Laren bazı şeyleri unutmasaydı, şu an iyi olamazdı.

 

"Onun iyi olmasından başka isteğim yok." Dedim emin bir sesle. "Olacak."

 

Koridorda gözlerimi gezdirdim. Lavin'in doktorunun yanımıza yürüdüğünü gördüğümde, doktora doğru bir adım attım. "Bir sorun mu var?"

Dudaklarını birbirine bastırdı. "Laren hanımı almamız gerek. Daha fazla kardeşiyle aynı ortamda bulunması sağlıklı değil." Başımla onayladım. "Benim girip alma şansım var mı?"

Doktor başıyla onayladı. "Fakat Laren hanım gibi giyinmekle uğraşmayın. Hızlıca alıp çıkacaksınız, maske takmanız yeterli. Lavin'in en ufak bir mikrobu bile kapmaması gerek."

Hızla onaylayarak hemşirenin yanına gittim. İlk önce maskeyi taktım. Fakat içim pek rahat değildi. Hızlıca doktorun sistemde işlem yapmasıyla, yoğun bakım odasına geçtim. Laren Lavin'i öyle sıkı sarmıştı ki, onun yanından koparmak istemiyordum.

Yavaşça yanlarına yürüdüm. Laren'in koluna dokundum. "Laren.." diye fısıldadım. Fakat bir şey değişmedi. Bedenini kendime doğru çevirdim, ve Laren'i kucağıma aldım. Lavin'i kontrol ettim. Laren Gözlerini araladığında bir şeyler mırıldandı uyku sersemiyle.

Hızla kapıyı açıp çıktım. "Lavin.." diye mırıldandığında, hastanenin kıyafetleri giyip çıkarmak için ayrılan odasına girdim. "Daha fazla kalamayacağını söylediler." Dedim ona bakmadan. Oturmak için ayrılmış koltuğa oturdum. Laren doğrularak dizimde durdu.
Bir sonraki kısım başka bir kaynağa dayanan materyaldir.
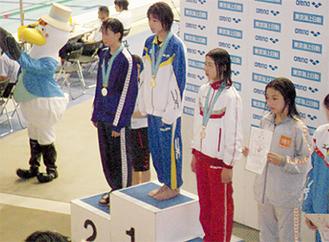 表彰台の1番高いところに立つ奈須田さん(提供写真)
Ona baktığımda bakışlarının çok masum olduğunu fark ettim. Uykusundan uyanınca bile çok güzeldi. İkj önce saçlarında olan tek kullanımlık olan boneyi çıkardım. Dünyanın en güzel rengi olduğunu düşündüğüm kehribar rengi saçları, omuzlarına döküldü.

Gözlerini kapatmıştı. Yorgun olduğu belliydi. Geceleri tam anlamıyla uyuyamıyordu. Kalkıp geziniyor, sonra tekrar uyuyakalıyordu. Elimi izin almadığım için rahatsız olsamda, beline doğru uzattım. Üstünde olan ameliyat önlüğünün iplerini çözdüm, kollarından çıkardım.

Üstünde hâlâ sabah giydikleri vardı. Sonrada maskesini çıkarttım. Kendi maskemi çıkarıp kenara koyduktan sonra, saçlarını geriye attım.

"Uyumak ister misin?" Diye mırıldandım. "Annemi bul İzel. Lütfen." Diye fısıldadı gözlerini açmadan. Annesiyle tehtit ediliyordu. Çok can yakıcıydı.

"Bulacağım.." dedim söz verir gibi. "Lavin çok sayıklıyor 'Anne' diye. Hızlı bul onu."

Kendisi için değil, Lavin için annesinin gelmesini istiyordu.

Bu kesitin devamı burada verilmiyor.